** Excerpted text **
--------

Thursday, January 7, 2010

Today, January 7, 2010

January 7, 2010

Today in History-Jan. 7
By THE ASSOCIATED PRESS
Filed at 1:39 a.m. ET
Today is Thursday, Jan. 7, the seventh day of 2010. There are 358 days left in the year.
Today's Highlight in History:
On Jan. 7, 1610, astronomer Galileo Galilei began observing three of Jupiter's moons, which he initially took to be stars; he spotted a fourth moon almost a week later. (Another astronomer, Simon Marius, who claimed to have spotted the moons before Galileo did, later named the Jovian satellites Io, Europa, Ganymede and Callisto.)
On this date:
In 1608, an accidental fire devastated the Jamestown settlement in the Virginia Colony.
In 1789, the first U.S. presidential election was held. Americans voted for electors who, a month later, chose George Washington to be the nation's first president.
In 1800, the 13th president of the United States, Millard Fillmore, was born in Summerhill, N.Y.
In 1927, commercial trans-Atlantic telephone service was inaugurated between New York and London.
In 1942, Mary Ellen Appleton was born in Detroit, Michigan. She married Tom Bleakley in 1961 and went on to become the best wife, mother and grandmother of the 20th century. At last count, she is well on the way to achieving the same distinction in the 21st century. Her wit, sense of compassion and charm have beguiled those who know her for many years. Also, the Japanese siege of Bataan began during World War II.
In 1949, George C. Marshall resigned as U.S. Secretary of State; President Harry S. Truman chose Dean Acheson to succeed him.
In 1972, Lewis F. Powell Jr. and William H. Rehnquist were sworn in as the 99th and 100th members of the U.S. Supreme Court.
In 1979, Vietnamese forces captured the Cambodian capital of Phnom Penh, overthrowing the Khmer Rouge government.
In 1989, Emperor Hirohito of Japan died in Tokyo at age 87; he was succeeded by his son, Crown Prince Akihito.
In 1999, for the second time in history, an impeached American president went on trial before the Senate. President Bill Clinton faced charges of perjury and obstruction of justice; he was acquitted.
Ten years ago: U.S. Rep. Dan Burton, R-Ind., subpoenaed Elian Gonzalez to testify before Congress in a bid to keep Elian in the United States for at least another month while courts decided whether the 6-year-old should be returned to Cuba. (Elian never testified.)
Five years ago: A military jury at Fort Hood, Texas, acquitted Army Sgt. 1st Class Tracy Perkins of involuntary manslaughter in the alleged drowning of an Iraqi civilian, but convicted him of assault in the January 2004 incident. (Perkins was sentenced to six months in prison.) Rosemary Kennedy, the oldest sister of President John F. Kennedy and the inspiration for the Special Olympics, died at a Fort Atkinson, Wis. hospital at age 86. Brad Pitt and Jennifer Aniston announced they were separating after 4 1/2 years of marriage.

--------

** Given entries **
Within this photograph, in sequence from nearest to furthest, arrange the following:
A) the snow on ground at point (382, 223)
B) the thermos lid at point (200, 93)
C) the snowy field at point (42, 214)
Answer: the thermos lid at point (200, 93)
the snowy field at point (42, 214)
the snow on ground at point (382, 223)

--------

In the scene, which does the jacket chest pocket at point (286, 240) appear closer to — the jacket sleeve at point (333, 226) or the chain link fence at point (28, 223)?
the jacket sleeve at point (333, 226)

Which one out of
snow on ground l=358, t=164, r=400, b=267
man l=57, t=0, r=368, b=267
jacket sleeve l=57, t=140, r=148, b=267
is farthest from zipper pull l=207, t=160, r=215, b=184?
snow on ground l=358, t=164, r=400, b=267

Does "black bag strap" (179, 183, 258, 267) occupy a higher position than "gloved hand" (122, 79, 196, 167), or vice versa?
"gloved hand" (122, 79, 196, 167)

--------

** About this exercise **
Continue the "Today in History" entry for January 7 from the point where it stops.

** Solved exercise **
One year ago: President-elect Barack Obama met at the White House with America's four living presidents: George W. Bush, George H.W. Bush, Bill Clinton and Jimmy Carter. Russia shut off all its gas supplies to Europe through Ukraine in a price and payment dispute; the cutoff lasted nearly two weeks.
Today's Birthdays: Ohio’s favorite golfer, Ted Guarasci, who refuses to reveal his actual age, but who will concede to being born on this day “sometime in the 20th century”. Author William Peter Blatty is 82. Country singer Jack Greene is 80. Pop musician Paul Revere is 72. Magazine publisher Jann Wenner is 64. Singer Kenny Loggins is 62. Singer-songwriter Marshall Chapman is 61. Latin pop singer Juan Gabriel is 60. Actress Erin Gray is 60. Actor Sammo Hung is 58. Actor David Caruso is 54. ''CBS Evening News'' anchor Katie Couric is 53. Country singer David Lee Murphy is 51. Rock musician Kathy Valentine (The Go-Go's) is 51. Actor David Marciano is 50. Sen. John Thune (R-S.D.) is 49. Actress Hallie Todd is 48. Actor Nicolas Cage is 46. Singer-songwriter John Ondrasik (Five for Fighting) is 45. Actor Doug E. Doug is 40. Actor Kevin Rahm is 39. Actor Jeremy Renner is 39. Country singer-musician John Rich is 36. Actor Dustin Diamond is 33. Actor Robert Ri'chard is 27. Actor Liam Aiken is 20. Actress Camryn Grimes is 20. Actor Max Morrow is 19.
Thought for Today: ''There may be Peace without Joy, and Joy without Peace, but the two combined make Happiness.'' -- John Buchan, 1st Baron Tweedsmuir, Scottish author (1875-1940).